Dougal Dixon
Man After Man: An Anthropology of the Future

Dougal Dixon's After Man: A Zoology of the Future (1981) was an exhilarating exercise in non-fact speculation, presented as a popular text of 50 million years hence. The quirks of evolution and selection pressure become alarmingly vivid when today's stable-seeming species are seen as mere transitional forms. One colourful section imagined a long-isolated bat colony, diverging to fill all available niches: vaguely seal-like divers, flightless plains predators hunting by sonar, and so on.

In that book, interfering humanity was assumed to have long since become one with the dodo and Tyrannosaurus rex. This time Dixon contemplates not merely what evolution might do to us but what, armed with the toolkit of genetic engineering, we could quite rapidly do to ourselves.

Which brings future possibilities queasily close to home, as changes in "mere animals" did not. An adapted vole of 50,000,000 AD is less bothersome than the reminder that we might not be so very stable or special. Long ago, H.G.Wells in The Island of Dr Moreau and Jonathan Swift with his Yahoos both played with this instinctive dread. Man After Man works it out it in imaginative, sometimes depressing detail.

» ACTIVITY 1
Decide whether each statement agrees with the review of Man After Man. Answer yes or no for each, and quote the deciding words of the review.
(a) After Man: A Zoology of the Future was published in 1981.
(b) In After Man, humans were assumed to live on alongside the newly evolved species.
(c) The review mentions both H.G.Wells and Jonathan Swift.
» ACTIVITY 2
Write a continuation of the review of Man After Man, beginning after its final sentence.
The entries that follow are not needed for working with the review.

» ENTRIES SHOWN
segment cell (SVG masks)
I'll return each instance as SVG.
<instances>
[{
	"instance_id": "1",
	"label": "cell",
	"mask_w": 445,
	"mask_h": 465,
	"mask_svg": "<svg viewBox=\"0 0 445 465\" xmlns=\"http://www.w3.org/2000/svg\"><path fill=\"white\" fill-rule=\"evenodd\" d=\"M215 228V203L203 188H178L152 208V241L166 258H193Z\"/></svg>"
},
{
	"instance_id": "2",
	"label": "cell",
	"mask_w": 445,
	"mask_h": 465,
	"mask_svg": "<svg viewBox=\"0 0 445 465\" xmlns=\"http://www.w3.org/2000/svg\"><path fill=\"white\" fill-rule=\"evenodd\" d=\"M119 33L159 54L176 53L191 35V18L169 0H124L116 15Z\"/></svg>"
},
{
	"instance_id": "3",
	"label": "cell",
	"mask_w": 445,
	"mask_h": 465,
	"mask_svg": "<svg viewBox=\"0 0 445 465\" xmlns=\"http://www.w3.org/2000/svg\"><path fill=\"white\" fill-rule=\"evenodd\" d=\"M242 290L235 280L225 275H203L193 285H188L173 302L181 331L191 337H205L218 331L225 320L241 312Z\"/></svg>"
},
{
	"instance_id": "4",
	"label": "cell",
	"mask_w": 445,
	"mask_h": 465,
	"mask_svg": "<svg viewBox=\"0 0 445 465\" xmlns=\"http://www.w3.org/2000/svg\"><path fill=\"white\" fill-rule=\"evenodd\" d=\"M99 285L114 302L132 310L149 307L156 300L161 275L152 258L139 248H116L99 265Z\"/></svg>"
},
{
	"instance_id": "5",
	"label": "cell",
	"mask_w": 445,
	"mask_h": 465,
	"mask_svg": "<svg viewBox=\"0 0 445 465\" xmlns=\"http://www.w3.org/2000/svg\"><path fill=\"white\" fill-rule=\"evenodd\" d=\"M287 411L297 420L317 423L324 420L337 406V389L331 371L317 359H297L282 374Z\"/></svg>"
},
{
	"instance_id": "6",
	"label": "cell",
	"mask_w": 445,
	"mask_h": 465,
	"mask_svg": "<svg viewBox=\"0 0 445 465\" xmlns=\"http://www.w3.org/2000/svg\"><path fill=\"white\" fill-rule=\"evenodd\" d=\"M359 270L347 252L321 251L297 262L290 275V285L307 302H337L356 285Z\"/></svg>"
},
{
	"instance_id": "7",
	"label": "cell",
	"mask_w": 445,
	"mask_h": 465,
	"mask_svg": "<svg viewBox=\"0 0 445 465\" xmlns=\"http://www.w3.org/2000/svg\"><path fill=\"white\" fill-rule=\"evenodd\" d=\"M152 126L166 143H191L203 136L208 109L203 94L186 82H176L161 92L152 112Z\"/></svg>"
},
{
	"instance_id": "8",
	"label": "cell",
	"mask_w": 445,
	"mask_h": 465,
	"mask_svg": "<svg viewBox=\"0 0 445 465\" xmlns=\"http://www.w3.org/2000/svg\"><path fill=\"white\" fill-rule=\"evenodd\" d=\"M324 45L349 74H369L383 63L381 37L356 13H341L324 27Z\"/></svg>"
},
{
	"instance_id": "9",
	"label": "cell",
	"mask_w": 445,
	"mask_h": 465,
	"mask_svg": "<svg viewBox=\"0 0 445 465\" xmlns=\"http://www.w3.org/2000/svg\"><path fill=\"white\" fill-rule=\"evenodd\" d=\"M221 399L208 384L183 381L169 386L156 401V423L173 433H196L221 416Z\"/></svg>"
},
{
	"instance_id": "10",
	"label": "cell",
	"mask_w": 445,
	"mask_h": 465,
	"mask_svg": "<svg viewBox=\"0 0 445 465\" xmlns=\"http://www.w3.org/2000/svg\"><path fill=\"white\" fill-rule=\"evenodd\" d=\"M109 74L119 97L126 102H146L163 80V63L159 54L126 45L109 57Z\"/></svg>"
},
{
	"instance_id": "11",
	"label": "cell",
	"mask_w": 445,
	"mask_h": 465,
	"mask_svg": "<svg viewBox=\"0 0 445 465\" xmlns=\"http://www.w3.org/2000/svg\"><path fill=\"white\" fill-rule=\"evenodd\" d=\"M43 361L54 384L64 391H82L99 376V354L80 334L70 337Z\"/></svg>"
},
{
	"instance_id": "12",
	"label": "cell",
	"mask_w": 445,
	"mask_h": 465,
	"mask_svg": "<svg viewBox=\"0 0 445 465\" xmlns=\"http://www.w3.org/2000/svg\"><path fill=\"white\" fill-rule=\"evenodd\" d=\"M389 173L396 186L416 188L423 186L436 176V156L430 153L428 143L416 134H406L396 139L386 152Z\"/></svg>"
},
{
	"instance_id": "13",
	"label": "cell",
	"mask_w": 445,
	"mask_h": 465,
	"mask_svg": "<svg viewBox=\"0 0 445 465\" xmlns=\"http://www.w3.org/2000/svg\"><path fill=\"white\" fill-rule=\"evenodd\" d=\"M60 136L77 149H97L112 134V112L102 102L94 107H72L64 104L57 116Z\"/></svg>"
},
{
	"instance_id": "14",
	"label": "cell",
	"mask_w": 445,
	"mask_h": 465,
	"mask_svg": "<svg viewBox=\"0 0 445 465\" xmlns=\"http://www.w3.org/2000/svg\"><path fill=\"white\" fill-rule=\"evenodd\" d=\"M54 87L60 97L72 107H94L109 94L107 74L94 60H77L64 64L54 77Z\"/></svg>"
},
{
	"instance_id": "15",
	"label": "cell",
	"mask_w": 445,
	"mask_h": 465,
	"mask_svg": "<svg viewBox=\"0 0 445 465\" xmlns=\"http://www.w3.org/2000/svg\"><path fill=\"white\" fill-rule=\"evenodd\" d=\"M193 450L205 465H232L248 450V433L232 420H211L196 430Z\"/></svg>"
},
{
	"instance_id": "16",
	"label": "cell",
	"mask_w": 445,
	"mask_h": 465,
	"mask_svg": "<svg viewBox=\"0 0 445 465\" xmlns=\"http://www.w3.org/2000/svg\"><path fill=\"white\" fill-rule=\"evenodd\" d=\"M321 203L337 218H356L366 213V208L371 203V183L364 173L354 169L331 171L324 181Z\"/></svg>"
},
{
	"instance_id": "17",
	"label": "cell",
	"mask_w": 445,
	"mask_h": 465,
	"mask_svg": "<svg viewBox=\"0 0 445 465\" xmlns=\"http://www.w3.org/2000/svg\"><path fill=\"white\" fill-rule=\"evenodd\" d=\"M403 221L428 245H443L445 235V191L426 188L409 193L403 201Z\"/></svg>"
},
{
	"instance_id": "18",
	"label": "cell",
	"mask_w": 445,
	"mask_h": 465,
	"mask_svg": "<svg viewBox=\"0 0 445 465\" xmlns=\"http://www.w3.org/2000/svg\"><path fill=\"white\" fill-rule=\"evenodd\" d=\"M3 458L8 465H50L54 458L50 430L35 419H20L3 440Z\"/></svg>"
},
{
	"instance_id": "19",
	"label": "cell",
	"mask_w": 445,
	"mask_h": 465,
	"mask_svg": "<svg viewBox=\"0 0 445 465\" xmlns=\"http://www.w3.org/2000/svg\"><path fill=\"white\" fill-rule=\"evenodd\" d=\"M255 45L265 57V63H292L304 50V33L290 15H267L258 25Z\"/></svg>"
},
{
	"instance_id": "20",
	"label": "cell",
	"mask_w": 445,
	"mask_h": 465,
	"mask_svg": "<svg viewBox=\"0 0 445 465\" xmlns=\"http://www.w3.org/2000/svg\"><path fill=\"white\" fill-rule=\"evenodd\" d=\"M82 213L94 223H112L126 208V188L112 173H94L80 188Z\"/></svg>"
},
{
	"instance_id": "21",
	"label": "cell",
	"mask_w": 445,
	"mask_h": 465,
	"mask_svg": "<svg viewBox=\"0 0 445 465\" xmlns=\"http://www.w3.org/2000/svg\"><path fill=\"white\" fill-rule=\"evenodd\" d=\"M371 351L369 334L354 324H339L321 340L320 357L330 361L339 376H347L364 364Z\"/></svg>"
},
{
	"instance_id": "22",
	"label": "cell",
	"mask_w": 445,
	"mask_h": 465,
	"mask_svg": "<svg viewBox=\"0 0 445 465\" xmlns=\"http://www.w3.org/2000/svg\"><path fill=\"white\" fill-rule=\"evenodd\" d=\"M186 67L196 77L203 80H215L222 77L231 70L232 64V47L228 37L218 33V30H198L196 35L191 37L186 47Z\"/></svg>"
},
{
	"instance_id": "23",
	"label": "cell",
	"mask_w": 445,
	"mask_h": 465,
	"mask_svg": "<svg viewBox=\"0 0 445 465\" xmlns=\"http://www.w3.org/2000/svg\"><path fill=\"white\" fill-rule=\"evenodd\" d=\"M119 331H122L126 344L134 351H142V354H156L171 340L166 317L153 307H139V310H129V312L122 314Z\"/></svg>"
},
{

» EXPECTED OUTPUT 1
(a) Yes: "Dougal Dixon's After Man: A Zoology of the Future (1981)"
(b) No: "interfering humanity was assumed to have long since become one with the dodo and Tyrannosaurus rex"
(c) Yes: "Long ago, H.G.Wells in The Island of Dr Moreau and Jonathan Swift with his Yahoos both played with this instinctive dread."

» EXPECTED OUTPUT 2
Like an SF author contriving a setting where his beloved plot will work, Dixon fudges his speculations somewhat. If human descendants could be made aquatic, one agrees they might resemble the imagined creature here (not something I'd care to meet in a dark swimming pool), but would such engineering actually be performed? SF often speculates about adapting people for spaceship life – the major visible change usually being extra hands replacing feet to aid zero-gravity agility, as in Brian Stableford's and my The Third Millennium – but Dixon goes further with a genetically and surgically revamped "vacuumorph" designed to work in space without protection. Would we really opt to manufacture a slave race of these grotesques in their spherical exoskeletons (sorry – a speciesist remark), reliant on high technology to keep them alive, and unable to live on Earth? Well, we're a funny lot... but spacesuits seem more economical.

The biggest question-begger of all is the idea of repopulating a polluted Earth with adapted humans who lack intelligence. Dixon forces this card on us because intelligence mucks up the selection process he plans to display (a bright race adapts the environment and not vice-versa). Plain-, tundra- or tree-dweller, social animal, symbiote: Homo dumbo is convincingly shown as changing and diversifying to fit every handy niche. The initial premise once accepted, this is good, striking stuff – imaginary developments vividly illustrating real science.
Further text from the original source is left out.